• [Your task]:
Continue the passage about VectorBase and vector genome data, starting right after its last sentence.

• [Source extract]:
============================================================

These sequencing and annotation projects are based on international collaborations grouping scientists from the sequencing centres (e.g. the Sanger Centre, the Broad Institute, the J.Craig Venter Institute, the Genome Sequencing Centre at Washington University, the Human Genome Sequencing Centre at the Baylor College of Medicine), experts in genome annotation (e.g. sequencing centres, VectorBase) and the larger community of scientists specialist in these organisms.

VECTORBASE, A RESOURCE CENTRE FOR GENOMIC DATA FROM INVERTEBRATE VECTORS OF HUMAN PATHOGENS

With the increasing amount of data generated by the sequencing projects and their subsequent analysis, it becomes crucial to organize the storing and the access to these data. VectorBase (Lawson et al., 2007 - http://www.vectorbase.org) is a NIH-NIAID funded Resource Centre for Invertebrate Vectors of Human Pathogens, organising information about these organisms: sequences, gene sets and related information, pictures and controlled vocabulary for mosquito and tick anatomy and physiology. A key feature of VectorBase is the Ensembl genome browser, developed at the European Bioinformatics Institute (Hubbard et al., 2007), used to display genes along the genome and to link them to related information, such as manual annotation, physical mapping data, expression data or protein and DNA similarities. Comparative data are also handled similarly to Ensembl, with homolog (ortholog/paralog) information linking genes from the various organisms and the possibility to “jump” from one genome to the other via their protein or DNA similarities. Non-comparative and non-automatic annotations are stored in a Chado database and are managed using GMOD tools. GMOD (Generic Model Organism Database - http://www.gmod.org) is a collection of software tools for creating and managing genome-scale biological databases.

Chado, developed within the FlyBase consortium, is a relational database that is part of this kit and capable of representing many of the general classes of data frequently encountered in modern biology such as sequence, sequence comparisons, phenotypes, genotypes, ontologies, publications, and phylogeny (Mungall et al., 2007). Data not handled by the classical schema are integrated via the DAS protocol, a Distributed Annotation System protocol used to exchange biological sequence annotation. It is exploited to supply data from remote databases to the VectorBase genome browser, allowing external users to map their own data to the VectorBase genomes and making them available to the whole community, but retaining the ability to update them at any time. Most of the data available through VectorBase have been generated internally, using an annotation and a genomic comparison pipelines to analyse the data. Manual annotation is provided for selected regions using approaches developed at FlyBase (Crosby et al., 2007). The expression data, while not generated in house, are collected via the BASE interface (http://base.thep.lu.se/) and mapped to the genomes internally.

============================================================

[Extracted data entries]

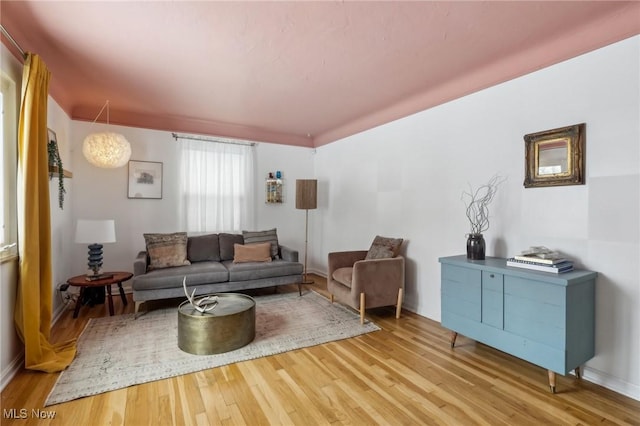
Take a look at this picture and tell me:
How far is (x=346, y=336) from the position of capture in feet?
9.53

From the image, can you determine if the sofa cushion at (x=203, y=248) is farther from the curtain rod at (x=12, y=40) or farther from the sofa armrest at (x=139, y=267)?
the curtain rod at (x=12, y=40)

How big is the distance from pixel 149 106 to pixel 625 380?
17.3 feet

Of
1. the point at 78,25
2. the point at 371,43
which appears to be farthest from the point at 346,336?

============================================================

• [Written reply]:
VectorBase offers a number of tools to mine the data, including a BLAST server allowing the user to compare his sequences to any of the sequences (genome, traces, ESTs, transcripts or proteins) of any of the organisms hosted and a ClustalW tool to align sequences together. The search engine allows the user to enter the site from any keywords: tool or organism, gene name or protein identifier, micro-array name or Controlled Vocabulary about mosquito or tick physiologies etc. VectorBase also provides GDAV, Genome De-linked Annotation Viewer, a simple set of tools allowing the publishing of EST, gene or protein annotations generated by in a independent project. It is installed on the user’s own computer system, leaving him in full control of his data. An optional component allows, via the DAS protocol, the viewing of similarities between the user sequence and one or more genomes from the VectorBase genome browser.

The VectorBase data are available by download as flat files, either in fasta format (sequence data) or as database dumps (on request). Additionally, BioMart (Kasprzyk et al., 2004) is a more sophisticated tool for querying the databases, building MySQL queries based on simple choices from the user, and returning tabulated flat files.

Eight organisms are currently available: two with a complete gene set, two with a genome and a gene set near completion and four at various stages of sequencing, going from the newly fully sequenced tick to the on-going tsetse fly, with ESTs and traces, and the sand flies for which ESTs only are available (Table 2).

Table 2. Survey of the genomic projects for Invertebrates Vectors of Human Pathogens.

For each organism, the availability of the following data is shown: Expressed Sequence Tags (‘ESTs’), large scale genomic sequencing (‘Traces’), assembly of traces into scaffolds or chromosomes (‘Assembly’), and gene set (‘Gene set’). The organisations displaying the data or the consortium coordinating the project and the main references (genome paper or white paper) are indicated.

Organism ESTs Traces Assembly Gene set Coordination group(s) References
Anopheles gambiae Y [1] [5] Y [1] [5b] Y [1] YY [1] VectorBase [1] (Holt et al., 2002)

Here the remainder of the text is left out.